The costs associated with online trading are an important factor to account for because they will directly impact metrics such as net returns. 

This could, in turn, impact how quickly and efficiently a trader is able to realise their financial goals. 

For this reason, Eskinazi recommends that traders factor these costs into their trading plan and, where necessary, consult with their broker on how to manage them and keep them as low as possible.

“Where trading costs are concerned, transparency is key,” he said.

“By providing traders with cost breakdowns and information upfront, we can empower them to make informed decisions, avoid unnecessary outlays and improve customer satisfaction.”

Eskinazi outlined three costs that traders often overlook but should be aware of.

Understanding spreads

Forex traders usually keep a close eye on the spreads – a cost paid to the broker every time someone executes a trade. 

Eskinazi warned that even a small spread could add up over multiple trades and impact overall profitability.

Simply put, the spread is the difference between the buying (bid) and selling (ask) price of a currency pair. 

“It’s essentially the cost of entering a trade and is usually measured in pips,” he explained. 

A pip, or ‘percentage in point,’ is the smallest unit of price movement in forex trading and represents a fractional change in the exchange rate

For example, consider a scenario in which the currency pair is USD/ZAR, where the bid price is 18.50 ZAR, and the ask price is 18.55 ZAR. In this case, the spread would be 0.05 ZAR – or 500 pips.
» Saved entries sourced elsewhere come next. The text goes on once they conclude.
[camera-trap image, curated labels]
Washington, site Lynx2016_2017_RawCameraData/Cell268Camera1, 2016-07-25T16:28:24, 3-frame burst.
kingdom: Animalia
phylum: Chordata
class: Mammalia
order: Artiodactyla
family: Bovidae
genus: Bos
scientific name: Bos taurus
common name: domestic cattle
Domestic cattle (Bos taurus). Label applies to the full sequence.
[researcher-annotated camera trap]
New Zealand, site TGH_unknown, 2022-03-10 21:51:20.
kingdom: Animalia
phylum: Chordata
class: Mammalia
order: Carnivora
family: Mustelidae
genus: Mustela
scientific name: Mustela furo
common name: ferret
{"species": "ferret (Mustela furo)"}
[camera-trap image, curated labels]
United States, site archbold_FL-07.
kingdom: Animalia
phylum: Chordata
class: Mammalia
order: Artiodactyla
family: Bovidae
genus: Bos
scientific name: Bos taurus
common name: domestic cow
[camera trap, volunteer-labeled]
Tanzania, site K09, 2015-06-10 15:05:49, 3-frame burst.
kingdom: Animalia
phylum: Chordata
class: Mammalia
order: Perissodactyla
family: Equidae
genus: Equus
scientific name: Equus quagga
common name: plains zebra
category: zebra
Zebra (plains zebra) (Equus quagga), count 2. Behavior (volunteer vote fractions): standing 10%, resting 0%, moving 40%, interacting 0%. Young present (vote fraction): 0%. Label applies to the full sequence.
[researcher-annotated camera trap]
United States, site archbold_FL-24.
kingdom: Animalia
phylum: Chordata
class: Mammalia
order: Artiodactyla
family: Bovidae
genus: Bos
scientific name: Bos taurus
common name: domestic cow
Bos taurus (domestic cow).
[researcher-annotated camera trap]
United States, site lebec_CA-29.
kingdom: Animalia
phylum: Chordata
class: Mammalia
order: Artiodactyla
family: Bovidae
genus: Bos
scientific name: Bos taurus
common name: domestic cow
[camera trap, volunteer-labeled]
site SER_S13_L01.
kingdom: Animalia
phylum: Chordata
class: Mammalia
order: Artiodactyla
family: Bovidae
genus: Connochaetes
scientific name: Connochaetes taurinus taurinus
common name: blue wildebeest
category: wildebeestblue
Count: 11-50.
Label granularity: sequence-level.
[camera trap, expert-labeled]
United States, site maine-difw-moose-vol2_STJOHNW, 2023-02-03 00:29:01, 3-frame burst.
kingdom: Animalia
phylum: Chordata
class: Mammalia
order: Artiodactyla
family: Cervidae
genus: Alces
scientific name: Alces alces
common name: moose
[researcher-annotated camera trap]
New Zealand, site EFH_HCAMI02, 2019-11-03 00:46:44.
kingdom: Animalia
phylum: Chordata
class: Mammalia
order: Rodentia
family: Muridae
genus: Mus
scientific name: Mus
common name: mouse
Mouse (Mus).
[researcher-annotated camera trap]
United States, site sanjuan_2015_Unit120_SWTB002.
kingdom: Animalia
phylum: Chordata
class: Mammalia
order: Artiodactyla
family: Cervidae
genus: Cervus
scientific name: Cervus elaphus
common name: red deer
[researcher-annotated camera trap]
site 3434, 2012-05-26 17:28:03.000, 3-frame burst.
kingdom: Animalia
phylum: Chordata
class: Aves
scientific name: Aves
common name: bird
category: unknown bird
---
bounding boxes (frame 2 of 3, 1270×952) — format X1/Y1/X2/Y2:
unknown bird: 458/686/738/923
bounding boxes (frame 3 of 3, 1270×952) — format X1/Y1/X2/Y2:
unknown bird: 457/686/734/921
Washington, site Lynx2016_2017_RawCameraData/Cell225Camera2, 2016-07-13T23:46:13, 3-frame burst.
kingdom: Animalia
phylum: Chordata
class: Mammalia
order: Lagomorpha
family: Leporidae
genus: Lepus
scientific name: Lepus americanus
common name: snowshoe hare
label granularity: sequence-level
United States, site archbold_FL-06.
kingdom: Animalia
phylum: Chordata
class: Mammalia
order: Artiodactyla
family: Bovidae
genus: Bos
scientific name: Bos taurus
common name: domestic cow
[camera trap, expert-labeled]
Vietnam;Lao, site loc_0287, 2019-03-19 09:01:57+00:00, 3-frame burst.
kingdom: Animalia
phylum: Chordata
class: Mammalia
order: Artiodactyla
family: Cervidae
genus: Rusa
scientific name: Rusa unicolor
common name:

If the trader wants to buy 10,000 USD worth of ZAR at the asking price of 18.55 ZAR, the total cost of their opening position would be 185,500 ZAR. 

If the trader later decides to sell the 10,000 USD at the running bid rate of 18.50 ZAR, the total received would be 185,000 ZAR. In this case, the spread cost would be 500 ZAR, which would be the broker’s fee for facilitating the trade.

Therefore, knowing the spread before initiating the trade can significantly affect the level of profit realised. 

“By understanding and accounting for the spread, traders can better manage their trading strategies and potential profits,” Eskinazi said. 

Broker commission

Another cost that traders need to be aware of is trading commission, which is a charge deducted when opening a trade. 

Depending on the platform, commission is typically charged either ‘per million’ or ‘per traded lot’.

Eskinazi explained that traders often overlook commission costs because they are not immediately deducted from their account balance.

“But these costs can add up quickly, so it’s definitely something to look into before forming a relationship with a broker,” he said. 

“It’s also important for traders to compare the spread cost with the commission cost because, in some cases, they may be inversely related. In other words, when spreads are very low, commission structures may be very high.”

Inactivity and withdrawal fees

Two lesser-known fees that are often not accounted for when traders review their costs are inactivity and withdrawal fees. 

Inactivity fees refer to a case where some brokers charge traders a fee if they do not initiate a trade for a specific time period. The size of this fee and the applicable period typically vary quite widely from broker to broker.

Withdrawal fees are charged when traders withdraw funds from their brokerage accounts. Most brokers charge a fee that is either fixed or commensurate with the amount being withdrawn. 

“In most cases, this is done to cover any relevant processing fees and to discourage frequent withdrawals,” Eskinazi explained.